Look through the entries below and extract exactly the lines from the one containing "from a biology" through the one containing "Researchers studied pre-diagnostic", ends included.
== Exercise data
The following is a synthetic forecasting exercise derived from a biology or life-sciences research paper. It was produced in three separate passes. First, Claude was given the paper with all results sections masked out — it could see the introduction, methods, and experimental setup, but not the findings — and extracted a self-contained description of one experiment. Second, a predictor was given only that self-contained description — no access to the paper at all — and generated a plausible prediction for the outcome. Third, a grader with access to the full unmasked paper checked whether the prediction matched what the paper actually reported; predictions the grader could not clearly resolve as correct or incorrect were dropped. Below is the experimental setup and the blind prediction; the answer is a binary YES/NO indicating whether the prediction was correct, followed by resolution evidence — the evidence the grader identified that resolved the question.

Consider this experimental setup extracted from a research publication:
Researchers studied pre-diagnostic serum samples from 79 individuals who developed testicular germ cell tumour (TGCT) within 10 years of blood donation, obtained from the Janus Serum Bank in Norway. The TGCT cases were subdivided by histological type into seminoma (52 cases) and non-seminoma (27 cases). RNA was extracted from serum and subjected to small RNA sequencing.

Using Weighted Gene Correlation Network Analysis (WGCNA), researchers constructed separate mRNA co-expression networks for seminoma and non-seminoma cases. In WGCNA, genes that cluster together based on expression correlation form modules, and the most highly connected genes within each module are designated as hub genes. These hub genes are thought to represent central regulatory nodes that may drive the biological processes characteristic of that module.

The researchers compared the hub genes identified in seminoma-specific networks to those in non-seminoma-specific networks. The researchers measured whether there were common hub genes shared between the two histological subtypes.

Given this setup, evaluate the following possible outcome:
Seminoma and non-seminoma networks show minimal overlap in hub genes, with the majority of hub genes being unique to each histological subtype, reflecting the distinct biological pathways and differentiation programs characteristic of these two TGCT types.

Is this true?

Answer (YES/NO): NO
====
== Exercise data
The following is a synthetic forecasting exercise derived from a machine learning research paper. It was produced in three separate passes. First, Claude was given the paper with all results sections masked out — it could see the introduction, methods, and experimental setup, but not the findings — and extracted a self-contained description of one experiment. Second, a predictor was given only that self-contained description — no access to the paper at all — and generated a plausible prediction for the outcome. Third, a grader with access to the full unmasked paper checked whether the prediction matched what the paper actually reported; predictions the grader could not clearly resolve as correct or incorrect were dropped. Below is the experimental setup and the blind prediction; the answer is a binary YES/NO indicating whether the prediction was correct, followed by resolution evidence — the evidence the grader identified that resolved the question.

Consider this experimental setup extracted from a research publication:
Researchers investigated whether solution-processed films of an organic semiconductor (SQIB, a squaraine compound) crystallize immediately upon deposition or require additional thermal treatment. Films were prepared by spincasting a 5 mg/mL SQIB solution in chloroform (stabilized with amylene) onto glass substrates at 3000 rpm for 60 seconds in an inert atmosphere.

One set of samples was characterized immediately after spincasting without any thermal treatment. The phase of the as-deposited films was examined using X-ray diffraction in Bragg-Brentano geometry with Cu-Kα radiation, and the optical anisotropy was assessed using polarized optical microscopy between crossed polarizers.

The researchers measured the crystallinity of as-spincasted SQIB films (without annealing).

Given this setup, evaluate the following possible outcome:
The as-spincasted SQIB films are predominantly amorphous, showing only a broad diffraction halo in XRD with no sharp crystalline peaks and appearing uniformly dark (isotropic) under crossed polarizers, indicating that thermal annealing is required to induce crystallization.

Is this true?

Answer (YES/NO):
====
**Output of the exercise**
The following is a synthetic forecasting exercise derived from a biology or life-sciences research paper. It was produced in three separate passes. First, Claude was given the paper with all results sections masked out — it could see the introduction, methods, and experimental setup, but not the findings — and extracted a self-contained description of one experiment. Second, a predictor was given only that self-contained description — no access to the paper at all — and generated a plausible prediction for the outcome. Third, a grader with access to the full unmasked paper checked whether the prediction matched what the paper actually reported; predictions the grader could not clearly resolve as correct or incorrect were dropped. Below is the experimental setup and the blind prediction; the answer is a binary YES/NO indicating whether the prediction was correct, followed by resolution evidence — the evidence the grader identified that resolved the question.

Consider this experimental setup extracted from a research publication:
Researchers studied pre-diagnostic serum samples from 79 individuals who developed testicular germ cell tumour (TGCT) within 10 years of blood donation, obtained from the Janus Serum Bank in Norway. The TGCT cases were subdivided by histological type into seminoma (52 cases) and non-seminoma (27 cases). RNA was extracted from serum and subjected to small RNA sequencing.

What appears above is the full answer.